Step 2: Following the manufacturer’s instruction, obtain a resistance reading, R, with the earth tester set.

Step 3: Convert the probe spacing, A, to centimeters.

Step 4: Compute resistivity from p = 6.28 AR (in ohm-cm)

For example:

Assume that a resistance of 2 ohms is measured with probe spacing of 20 feet.

Convert 20 feet to centimeters: 20 ft x 30.5 cm/ft = 610 cm

Calculate resistivity p = 6.28 x 610 x 2 = 7662 ohm -cm

Measurement of Soil Resistivity for earthing system design

The earth resistivity reading obtained in above steps indicates the average resistivity of the soil in the immediate vicinity of the test area.

A resistivity profile of the site requires that the above procedure be repeated at many sample locations over the region being mapped. For small sites up to 2500 square feet (232 square meters), make at least one measurement at the center of the site and at each of the four corners of a 50-foot square as shown in below figure.

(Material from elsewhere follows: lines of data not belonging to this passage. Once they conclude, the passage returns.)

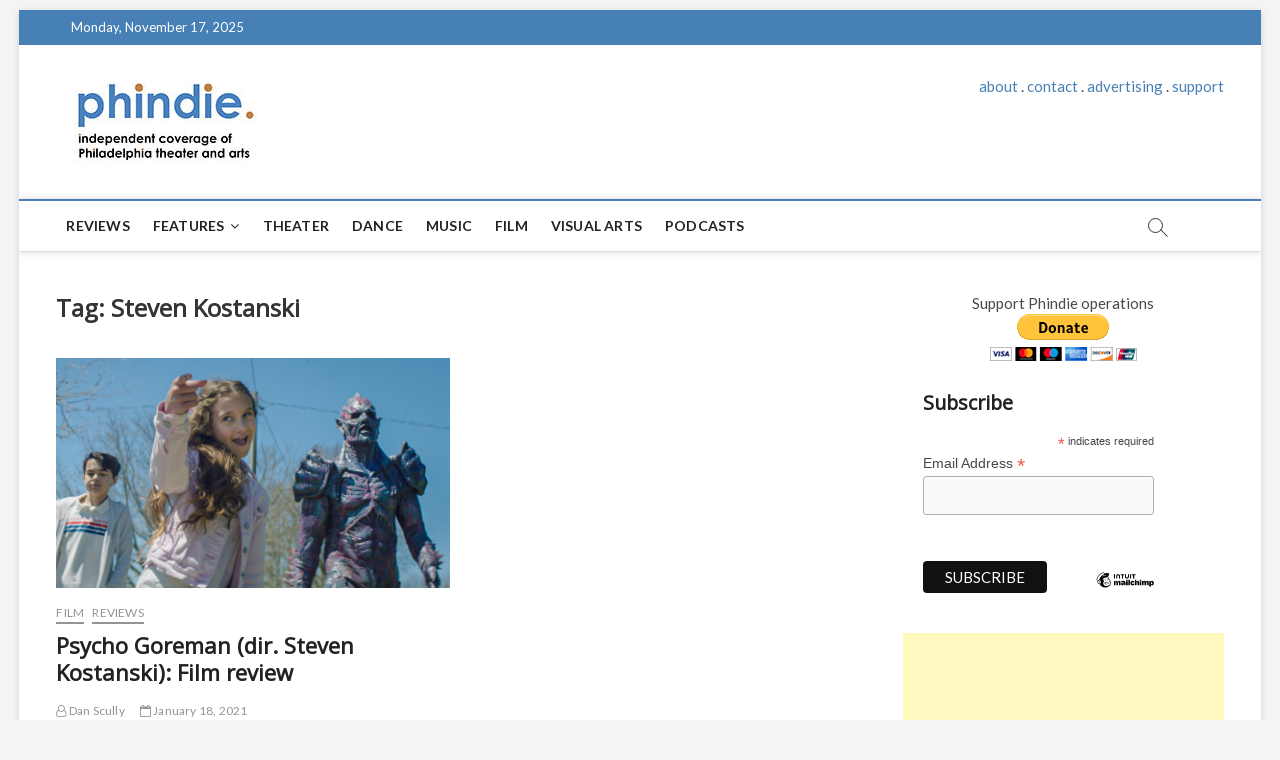

--- FILE ---
content_type: text/html; charset=utf-8
request_url: https://www.google.com/recaptcha/api2/aframe
body_size: 265
content:
<!DOCTYPE HTML><html><head><meta http-equiv="content-type" content="text/html; charset=UTF-8"></head><body><script nonce="7r9Hb2mu0GATDeaap9d8kw">/** Anti-fraud and anti-abuse applications only. See google.com/recaptcha */ try{var clients={'sodar':'https://pagead2.googlesyndication.com/pagead/sodar?'};window.addEventListener("message",function(a){try{if(a.source===window.parent){var b=JSON.parse(a.data);var c=clients[b['id']];if(c){var d=document.createElement('img');d.src=c+b['params']+'&rc='+(localStorage.getItem("rc::a")?sessionStorage.getItem("rc::b"):"");window.document.body.appendChild(d);sessionStorage.setItem("rc::e",parseInt(sessionStorage.getItem("rc::e")||0)+1);localStorage.setItem("rc::h",'1763440016387');}}}catch(b){}});window.parent.postMessage("_grecaptcha_ready", "*");}catch(b){}</script></body></html>

--- FILE ---
content_type: text/plain
request_url: https://www.google-analytics.com/j/collect?v=1&_v=j102&a=380307682&t=pageview&_s=1&dl=https%3A%2F%2Fphindie.com%2Ftag%2Fsteven-kostanski%2F&ul=en-us%40posix&dt=Steven%20Kostanski%20Archives%20-%20phindie&sr=1280x720&vp=1280x720&_u=IEBAAEABAAAAACAAI~&jid=1057014047&gjid=1703454103&cid=1247875791.1763440015&tid=UA-10068049-9&_gid=741015936.1763440015&_r=1&_slc=1&z=275488869
body_size: -449
content:
2,cG-9YEWDQQQFQ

Drive a stake or marker at the locations shown. Position the potential and current probes in a straight line with the stake or marker centered between the probes.

Make a resistance measurement at each location and calculate the resistivity as in step above. Take the average of the five readings as the resistivity for the soil at the site.

If possible, soil measurements should be made during average/normal weather conditions. Measurements should never be made immediately after a rain or storm.

For larger sites, make measurements every 100 to 150 feet (30 to 45 meters) over the site area. Include in the site area the locations of support elements such as transformer banks, towers, engine-generator buildings, etc.

Choose a sufficient number of test points to give an indication of the relative uniformity of the soil composition throughout the area. Be particularly alert for the presence of localized areas of very high or very low resistivity soils.

Earth Resistivity Determination of Small Site

Determine the Physical Properties of Site

Geological Effects

a. Identify the significant geological features of the site. Specifically, attempt to establish:

  • the distribution of major soil types to include the locations of sand and gravel deposits,
  • major rock formations,
  • the presence of water sources to include underground streams, and
  • the depth of the water table.

Utilize test boring, on site inspections, studies of local maps, and interview with local construction companies, well drillers, and other local personnel to obtain the desired information

b. Evaluate the information provided by these sources for indications of particularly troublesome (or particularly helpful) characteristics that may influence the design or installation of the earth electrode subsystem of the facility.

Physical Features Impacting Earthing System

Locate and identify those other physical features that will influence the general placement of the earth electrode subsystem, the location of test and access points, physical protection requirements, and the cost of materials and installation. For example, indicate on the general site plan:

  • the planned physical layout of the building or structure,
  • locations of paved roads and parking lots,
  • drainage, both natural and man-made, and
  • the location of buried metal objects such as pipes and tanks.

Local Climate Conditions

Review local climatic conditions and determine the annual amount and seasonal distribution of rainfall, the relative incidence of lightning, and the depth of freezing (frost line) typical of the area. Obtain the rainfall and frost line information from the local weather service; project the relative lightning incidences in the area.

Record the data and make it a part of the facility files for the site. Immediately, however, use this information to aid in the design of the earthing electrode subsystem for the facility to be constructed at the site.